By the time Hurricane Katrina passed to the east of New Orleans, it wasn't a once-in-a-lifetime storm; the city probably experienced no more than Category 2 conditions. And many of the levees that failed weren't breached; they gave way because they had been built on ground vulnerable to seepage.
These facts, known to locals, have not been quite as well disseminated to the larger public, which has been led to think that the events of Aug. 29, 2005, were beyond the powers of humans to control.
In his documentary The Big Uneasy, actor, satirist and New Orleans resident Harry Shearer pushes back against conventional wisdom. He has written and directed a cogent 98-minute investigative chronicle that — along with Spike Lee's pair of HBO films, When the Levees Broke: A Requiem in Four Acts and If God Is Willing and da Creek Don't Rise — is an indispensable part of any history of New Orleans before, during and after Katrina.
Ivor van Heerden, deputy director of Louisiana State University's Hurricane Center, led the state's investigation.
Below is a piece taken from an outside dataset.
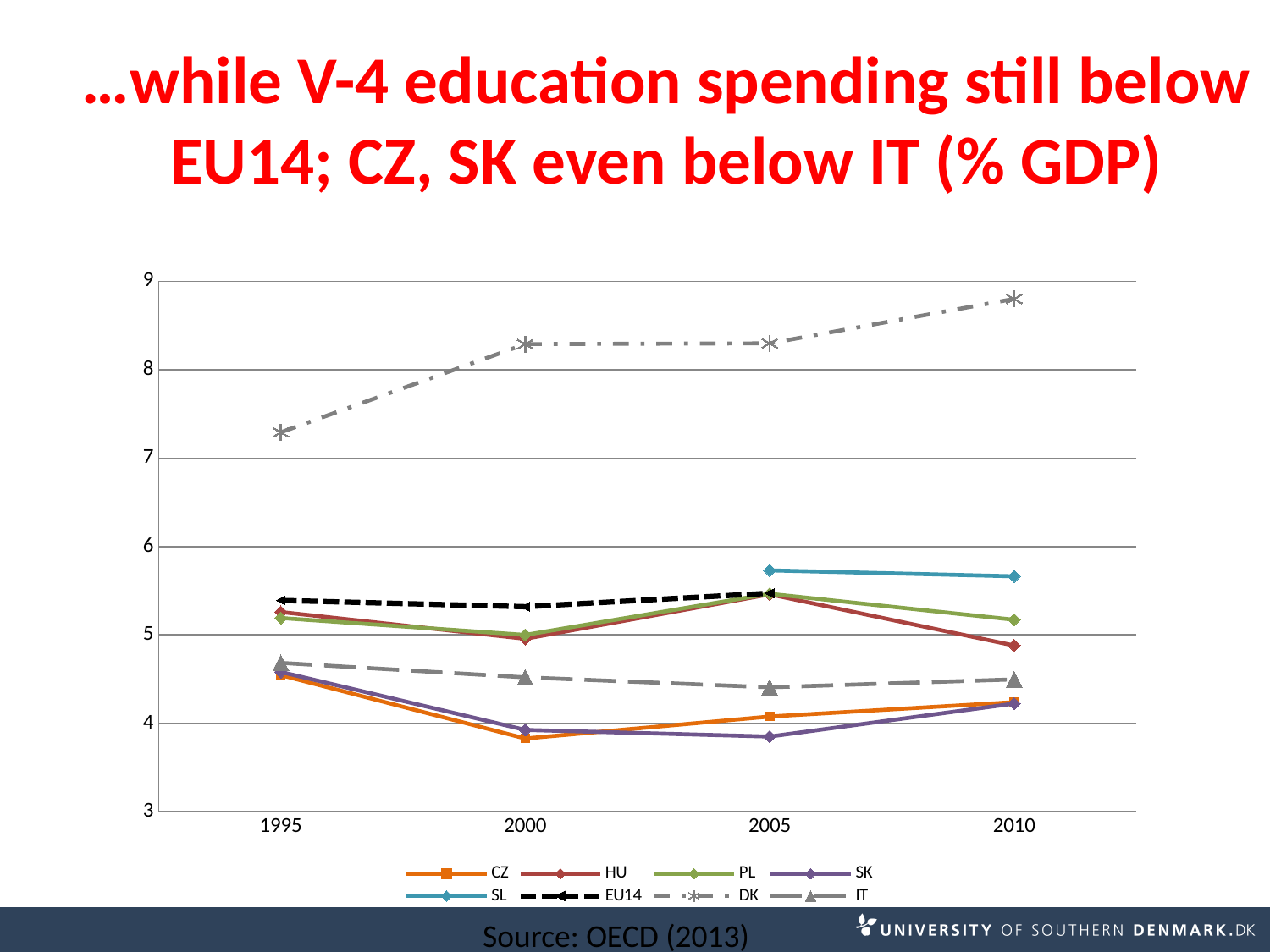
Which series is drawn with a thick dashed black line? EU14 Is the value for SL in 2005 greater or less than 6? less How many series does the legend list? 8 Is the value for DK in 1995 greater or less than 7? greater Which series has the highest value in 2010? DK In 2000, which is larger, IT or SK? IT Is the value for CZ in 2000 greater or less than 4? less Does the DK series rise or fall from 1995 to 2010? rise How many years are shown on the x axis? 4 Which series has the lowest value in 2005? SK What kind of chart is shown on the slide? line chart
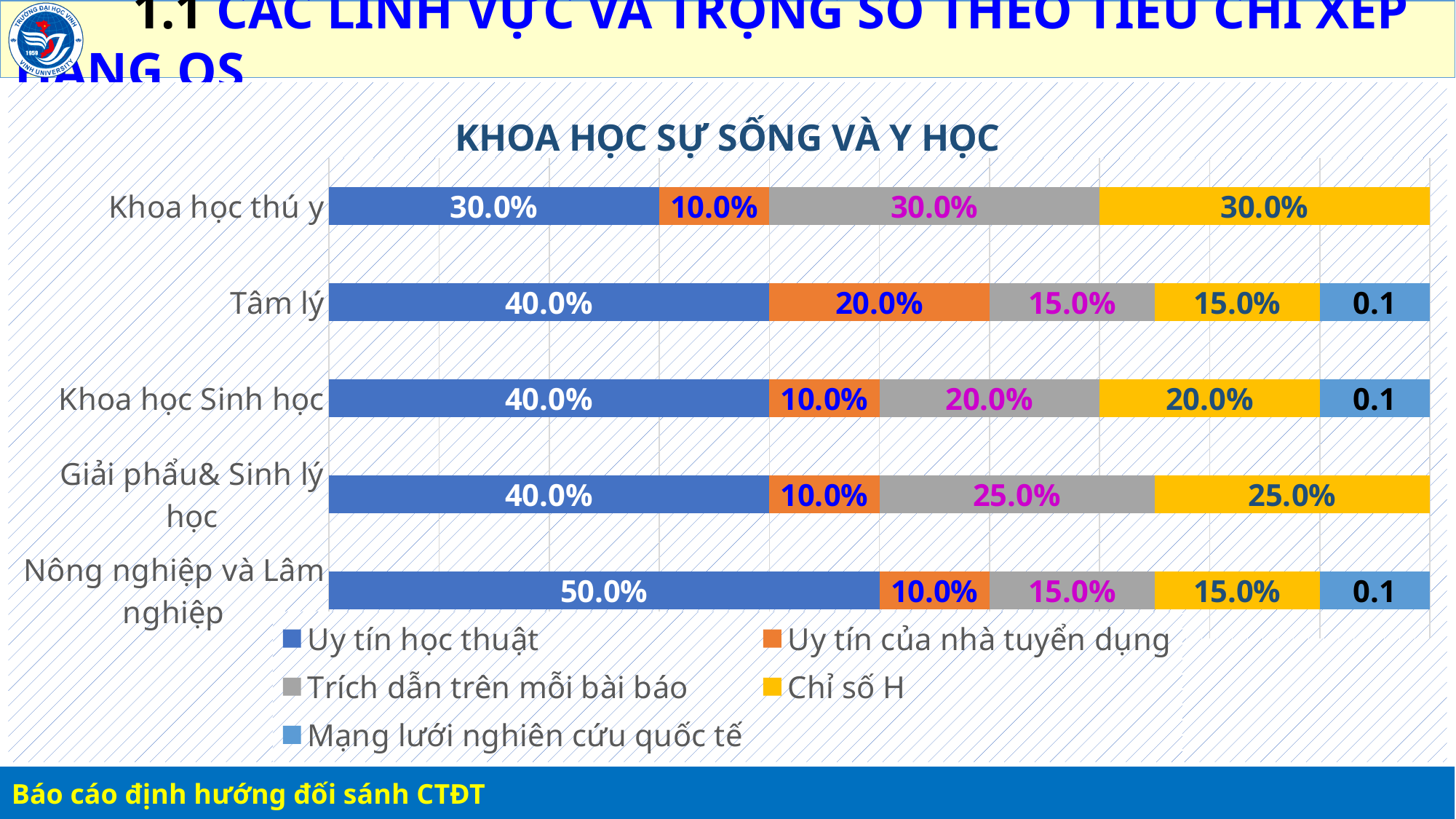
Which category has the highest value for Uy tín học thuật? Nông nghiệp và Lâm nghiệp Which is larger: Chỉ số H for Khoa học Sinh học or Chỉ số H for Tâm lý? Khoa học Sinh học What is the difference between the Uy tín học thuật values for Nông nghiệp và Lâm nghiệp and Khoa học thú y? 20.0% What is the value of Trích dẫn trên mỗi bài báo for Khoa học thú y? 30.0% What is the value of Uy tín của nhà tuyển dụng for Tâm lý? 20.0% How many categories are shown on the chart? 5 What is the value of Chỉ số H for Giải phẩu& Sinh lý học? 25.0% What is the title of the chart? KHOA HỌC SỰ SỐNG VÀ Y HỌC How many series does the legend list? 5 Which category has the lowest value for Uy tín học thuật? Khoa học thú y What type of chart is shown on the slide? stacked bar chart What is the value of Uy tín học thuật for Nông nghiệp và Lâm nghiệp? 50.0%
That and a second independent inquiry, financed by the National Science Foundation, found numerous engineering and organizational failures by the Army Corps of Engineers in the years leading up to Katrina, failures that put the city at risk.
When they issued their findings, though, the outcome was predictable: hearings were held, lawsuits were filed — and the investigators were ostracized. Van Heerden even lost his job. (He has sued the university for harassment and wrongful termination.)
The Big Uneasy also contends that New Orleans remains in jeopardy. Maria Garzino, a corps engineer, identifies serious problems with the new pumps that now supposedly support and protect city canals. She has been named public servant of the year by the federal Office of Special Counsel — yet, she says, nothing has been fixed.
Shearer breaks up his narrative with lighthearted if poignant interviews with residents. But his focus is on why New Orleans was flooded. "This was not a natural disaster," says Robert Bea, a leader of the National Science Foundation investigation. "This was a disaster caused by people."